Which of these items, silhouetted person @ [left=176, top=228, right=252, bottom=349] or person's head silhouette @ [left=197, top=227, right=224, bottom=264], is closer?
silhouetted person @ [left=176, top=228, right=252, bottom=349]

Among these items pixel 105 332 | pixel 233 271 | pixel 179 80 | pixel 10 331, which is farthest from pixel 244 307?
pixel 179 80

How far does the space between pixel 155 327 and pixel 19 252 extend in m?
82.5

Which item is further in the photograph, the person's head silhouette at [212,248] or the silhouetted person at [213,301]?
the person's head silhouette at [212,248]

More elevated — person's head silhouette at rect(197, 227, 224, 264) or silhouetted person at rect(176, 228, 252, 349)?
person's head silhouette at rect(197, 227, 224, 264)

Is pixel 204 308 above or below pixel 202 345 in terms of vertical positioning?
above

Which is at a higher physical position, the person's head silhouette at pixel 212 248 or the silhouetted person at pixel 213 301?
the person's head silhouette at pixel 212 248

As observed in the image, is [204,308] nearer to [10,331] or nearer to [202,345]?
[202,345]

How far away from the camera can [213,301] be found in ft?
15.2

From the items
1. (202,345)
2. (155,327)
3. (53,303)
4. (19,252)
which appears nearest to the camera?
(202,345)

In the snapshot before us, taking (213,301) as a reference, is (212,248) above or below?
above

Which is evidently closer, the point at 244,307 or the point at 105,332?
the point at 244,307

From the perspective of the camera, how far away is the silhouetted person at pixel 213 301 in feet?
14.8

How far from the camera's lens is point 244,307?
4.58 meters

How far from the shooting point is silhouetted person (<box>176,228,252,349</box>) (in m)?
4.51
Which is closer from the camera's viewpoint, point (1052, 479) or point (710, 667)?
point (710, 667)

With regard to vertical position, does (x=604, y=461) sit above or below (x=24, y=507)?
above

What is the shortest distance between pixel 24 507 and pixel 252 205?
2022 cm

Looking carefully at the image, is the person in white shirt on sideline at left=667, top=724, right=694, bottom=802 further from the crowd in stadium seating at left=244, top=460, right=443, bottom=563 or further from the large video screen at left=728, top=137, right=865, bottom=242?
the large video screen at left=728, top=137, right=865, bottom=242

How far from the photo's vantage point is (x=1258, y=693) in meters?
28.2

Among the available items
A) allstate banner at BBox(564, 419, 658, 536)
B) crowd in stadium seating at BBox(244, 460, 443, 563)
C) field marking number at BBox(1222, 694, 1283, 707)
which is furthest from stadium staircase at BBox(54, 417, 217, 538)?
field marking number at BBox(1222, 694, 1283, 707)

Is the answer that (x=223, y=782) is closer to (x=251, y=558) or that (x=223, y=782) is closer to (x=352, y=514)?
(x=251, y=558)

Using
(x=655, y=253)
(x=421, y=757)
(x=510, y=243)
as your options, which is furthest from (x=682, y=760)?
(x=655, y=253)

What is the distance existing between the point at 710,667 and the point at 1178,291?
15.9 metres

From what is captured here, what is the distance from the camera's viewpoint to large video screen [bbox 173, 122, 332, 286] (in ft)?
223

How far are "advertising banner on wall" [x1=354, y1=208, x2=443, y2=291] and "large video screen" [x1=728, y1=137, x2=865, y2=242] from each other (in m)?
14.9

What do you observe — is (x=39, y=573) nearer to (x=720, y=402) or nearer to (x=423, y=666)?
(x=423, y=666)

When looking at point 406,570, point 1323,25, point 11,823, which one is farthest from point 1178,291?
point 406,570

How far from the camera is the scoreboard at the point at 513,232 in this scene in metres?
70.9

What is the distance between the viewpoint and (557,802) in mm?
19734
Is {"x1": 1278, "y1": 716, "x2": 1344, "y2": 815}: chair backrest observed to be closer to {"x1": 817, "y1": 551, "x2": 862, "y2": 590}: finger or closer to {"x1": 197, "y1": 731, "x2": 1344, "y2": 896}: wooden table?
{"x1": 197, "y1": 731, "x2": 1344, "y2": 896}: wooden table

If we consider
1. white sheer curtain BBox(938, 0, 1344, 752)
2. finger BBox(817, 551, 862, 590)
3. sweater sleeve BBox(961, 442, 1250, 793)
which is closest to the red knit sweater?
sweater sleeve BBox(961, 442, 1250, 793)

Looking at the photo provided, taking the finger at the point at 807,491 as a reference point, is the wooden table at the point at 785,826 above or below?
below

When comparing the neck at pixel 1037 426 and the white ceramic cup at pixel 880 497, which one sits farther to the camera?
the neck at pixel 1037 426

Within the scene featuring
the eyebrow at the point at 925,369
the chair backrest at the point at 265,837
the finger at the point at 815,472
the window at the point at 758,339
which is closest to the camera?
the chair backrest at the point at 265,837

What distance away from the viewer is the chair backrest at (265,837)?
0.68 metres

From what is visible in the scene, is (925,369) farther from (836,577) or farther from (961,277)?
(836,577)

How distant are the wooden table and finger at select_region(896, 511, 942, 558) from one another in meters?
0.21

• _TASK GOAL_
Quote exactly what appears from the line containing "What do you" through the final line of the listing above, including both of those lines.

• _ANSWER TO THE PROBLEM_
What do you observe — is (x=39, y=573) nearer to (x=720, y=402) or nearer to (x=423, y=666)?
(x=423, y=666)

When looking at point 406,570, point 1323,25, point 11,823, which one is farthest from point 1178,291?
point 406,570

How far from the camera is the scoreboard at the point at 513,232 in this scene in metres?
70.9

What is the distance between the viewpoint and (557,802) in mm?
19734
Is {"x1": 1278, "y1": 716, "x2": 1344, "y2": 815}: chair backrest observed to be closer to {"x1": 817, "y1": 551, "x2": 862, "y2": 590}: finger or closer to {"x1": 197, "y1": 731, "x2": 1344, "y2": 896}: wooden table?
{"x1": 197, "y1": 731, "x2": 1344, "y2": 896}: wooden table

If we consider
1. white sheer curtain BBox(938, 0, 1344, 752)
2. finger BBox(817, 551, 862, 590)
3. sweater sleeve BBox(961, 442, 1250, 793)
which is closest to the red knit sweater?
sweater sleeve BBox(961, 442, 1250, 793)

Looking at the photo provided, taking the finger at the point at 807,491 as a reference point, is the wooden table at the point at 785,826 above or below?
below

When comparing the neck at pixel 1037 426 and the white ceramic cup at pixel 880 497, which one sits farther to the camera?
the neck at pixel 1037 426

Within the scene featuring
the eyebrow at the point at 925,369
the chair backrest at the point at 265,837
the finger at the point at 815,472
the window at the point at 758,339
which is closest to the camera?
the chair backrest at the point at 265,837

What distance away from the viewer is the chair backrest at (265,837)?
0.68 metres

From what is visible in the scene, is (925,369) farther from (836,577) or farther from (961,277)?
(836,577)

How distant are the wooden table and finger at select_region(896, 511, 942, 558) from one another in meters?
0.21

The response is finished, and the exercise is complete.